Foco dos media estatais
Também no sábado, a comunicação social estatal chinesa noticiou que a Zeekr estava a vender carros com seguro já adquirido para inflacionar as vendas, a primeira vez que uma montadora específica foi citada, sinal de que as autoridades chinesas estão a levar mais a sério a repressão.
Numa reportagem de primeira página, o jornal China Securities Journal, uma das publicações financeiras governamentais mais importantes da China, entrevistou compradores de carros Zeekr em cidades como Guangzhou e Chongqing, que, segundo o jornal, descobriram que seus carros já tinham apólices de seguro antes de serem vendidos. Eles disseram que tiveram seus pedidos de reembolso recusados, mesmo sentindo que foram enganados.
O jornal questionou as vendas invulgarmente elevadas da Zeekr nas cidades de Shenzhen e Xiamen em Dezembro. As vendas relatadas com base nos registos de seguros em Xiamen aumentaram para 2737 nesse mês, mais de 14 vezes a sua média mensal.
O China Securities Journal também levantou questões sobre as vendas da Neta, afirmando que apresentavam anomalias. A Reuters está a reportar pela primeira vez detalhes sobre como a Neta inflacionou as vendas.
A Zhejiang Hozon New Energy Automobile, proprietária da Neta, e a Xiamen C&D não responderam aos pedidos de comentários no sábado. Um porta-voz da Geely, em cujo universo se inserem marcas como as suecas Volvo e Polestar ou a alemã Smart, afirmou: “A Geely rejeita veementemente a reportagem apresentada pelo China Securities Journal.”
O porta-voz recusou-se a comentar as conclusões da Reuters ou a fornecer mais detalhes. A Zeekr disse no domingo na sua conta na rede social chinesa Weibo que os veículos mencionados nas reportagens eram para exibição em showrooms. E confirmou que os carros tinham seguro obrigatório de trânsito, dizendo que era para garantir a segurança durante a exibição e que eles ainda eram legalmente novos quando vendidos aos compradores.
A Zeekr não respondeu directamente às perguntas da Reuters sobre se os havia contabilizado como vendas de retalho. No entanto, a sua declaração no Weibo afirmou que também tinha criado uma equipa especial para investigar as questões de vendas levantadas nas reportagens em causa, sem entrar em mais detalhes. Li Yanwei, analista da Associação de Concessionárias Automóveis da China, disse no Weibo no sábado que acreditava que a Zeekr e a Neta realizavam tais práticas para embelezar os seus relatórios financeiros e atingir as suas metas de desempenho. “Esta forma de encobrir o desempenho não é aconselhável”, disse ele.

### [TAREFAS OBRIGATÓRIAS]
[A] Responda, com base no artigo:
(i) Que jornal publicou a reportagem de primeira página sobre os compradores de carros Zeekr?
(ii) A quanto subiram as vendas da Zeekr em Xiamen em Dezembro, segundo os registos de seguros?
(iii) Em que rede social publicou a Zeekr a sua declaração no domingo?
[B] Transcreva do artigo o trecho de "Numa reportagem de" a "inflacionou as vendas.".
O material que se segue não tem qualquer relação com o artigo.

[Dados extraídos de uma coleção]
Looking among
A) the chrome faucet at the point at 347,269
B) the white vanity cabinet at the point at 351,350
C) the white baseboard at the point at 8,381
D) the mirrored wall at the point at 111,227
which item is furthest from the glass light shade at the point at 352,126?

### [RESPOSTAS POR ORDEM]
[A]
(i) China Securities Journal
(ii) 2737
(iii) Weibo

[B]
Numa reportagem de primeira página, o jornal China Securities Journal, uma das publicações financeiras governamentais mais importantes da China, entrevistou compradores de carros Zeekr em cidades como Guangzhou e Chongqing, que, segundo o jornal, descobriram que seus carros já tinham apólices de seguro antes de serem vendidos. Eles disseram que tiveram seus pedidos de reembolso recusados, mesmo sentindo que foram enganados.
O jornal questionou as vendas invulgarmente elevadas da Zeekr nas cidades de Shenzhen e Xiamen em Dezembro. As vendas relatadas com base nos registos de seguros em Xiamen aumentaram para 2737 nesse mês, mais de 14 vezes a sua média mensal.
O China Securities Journal também levantou questões sobre as vendas da Neta, afirmando que apresentavam anomalias. A Reuters está a reportar pela primeira vez detalhes sobre como a Neta inflacionou as vendas.